O erro metodológico mais comum ao utilizar inteligência artificial na engenharia de software é pular diretamente para a geração de código. Em material instrucional recente sobre o Claude Code, a recomendação central é a adoção rigorosa de um fluxo em quatro etapas: explorar, planejar, codificar e commitar. A premissa é estrutural: sem uma fase de pesquisa prévia, o desenvolvedor é forçado a realizar mais correções de rota tardiamente. A ferramenta propõe uma inversão de prioridades, onde a definição do que será feito precede qualquer alteração em arquivos. Para contexto, a BrazilValley aponta que essa abordagem reflete uma transição mais ampla no mercado de tecnologia, que tem migrado de interfaces puramente conversacionais para sistemas de agentes autônomos que exigem restrições claras de escopo antes da execução.

O isolamento da fase de planejamento

O material detalha que a maneira mais rápida de lidar com a exploração e o planejamento é através do modo de planejamento ("plan mode"). Nesse estado, o Claude é intencionalmente impedido de editar arquivos. Sua função passa a ser exclusivamente ler o código existente e realizar buscas na web para entender como abordar uma implementação. Como exemplo prático, a apresentação cita a adição de conversão WebP em um pipeline de upload de imagens: o sistema mapeia dependências e define o local exato da intervenção na arquitetura antes de agir.

A validação humana entra exatamente neste ponto crítico. O usuário deve revisar o plano de ação sugerido e determinar se ele atende aos critérios estabelecidos, podendo solicitar adições ou revisões. Segundo o material, este é o melhor momento para corrigir a rota, justamente por ocorrer antes que qualquer linha de código seja escrita. Uma vez que o plano é aprovado, o sistema passa a executar os itens da lista, com a opção de o desenvolvedor aceitar automaticamente as edições dos arquivos ou ser consultado a cada passo.

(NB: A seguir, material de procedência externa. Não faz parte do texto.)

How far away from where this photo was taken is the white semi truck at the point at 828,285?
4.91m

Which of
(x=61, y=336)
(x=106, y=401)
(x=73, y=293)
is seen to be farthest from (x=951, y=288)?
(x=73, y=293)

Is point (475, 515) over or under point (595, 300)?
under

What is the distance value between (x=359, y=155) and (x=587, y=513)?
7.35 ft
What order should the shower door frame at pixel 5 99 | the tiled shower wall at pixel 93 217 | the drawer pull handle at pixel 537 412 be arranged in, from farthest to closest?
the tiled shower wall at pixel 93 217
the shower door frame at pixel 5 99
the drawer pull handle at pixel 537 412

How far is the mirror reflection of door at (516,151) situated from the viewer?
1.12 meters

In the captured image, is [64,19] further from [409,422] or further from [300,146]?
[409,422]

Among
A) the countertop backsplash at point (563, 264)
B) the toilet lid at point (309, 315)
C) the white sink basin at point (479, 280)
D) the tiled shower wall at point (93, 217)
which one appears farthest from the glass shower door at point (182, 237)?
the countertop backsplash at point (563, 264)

Ferramentas de validação e execução

Para que o modelo opere com precisão, os critérios de sucesso e as ferramentas de suporte devem ser explícitos. O fluxo recomenda a integração de recursos externos para eliminar idas e vindas desnecessárias. Na construção de interfaces web, por exemplo, sugere-se o uso de uma extensão do Claude para o navegador Chrome. Isso permite que a IA controle uma aba e teste a interface visualmente antes de dar a tarefa como concluída.

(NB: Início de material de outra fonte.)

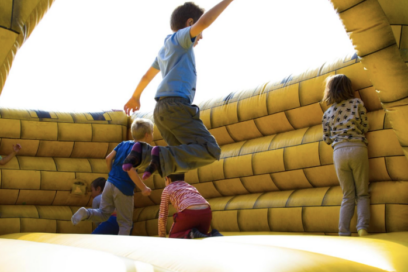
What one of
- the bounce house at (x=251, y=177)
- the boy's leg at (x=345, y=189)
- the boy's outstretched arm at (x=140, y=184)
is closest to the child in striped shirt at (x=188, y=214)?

A infraestrutura de testes ganha protagonismo no processo contínuo de validação. O projeto deve incluir uma suíte de testes que o Claude possa rodar frequentemente. Embora a própria IA seja capaz de escrever esses testes, o material alerta que eles devem ser estabelecidos como uma fonte de verdade para a equipe, evitando falsos positivos. Caso a ferramenta enfrente o mesmo problema repetidamente, a recomendação é salvar a solução em um arquivo de documentação específico (Claude.md) para referência futura do modelo.

O ciclo de desenvolvimento se encerra na fase de commit. Antes de enviar o código final, a recomendação é rodar um sub-agente revisor e, em seguida, usar a própria IA para gerar a mensagem de commit no estilo do desenvolvedor. O que esse fluxo evidencia é a necessidade de tratar o assistente de código não como um gerador instantâneo, mas como um sistema que opera sob escopos restritos. O sucesso da integração da IA depende menos da capacidade bruta de escrita do modelo e mais da clareza das fronteiras estabelecidas durante o planejamento.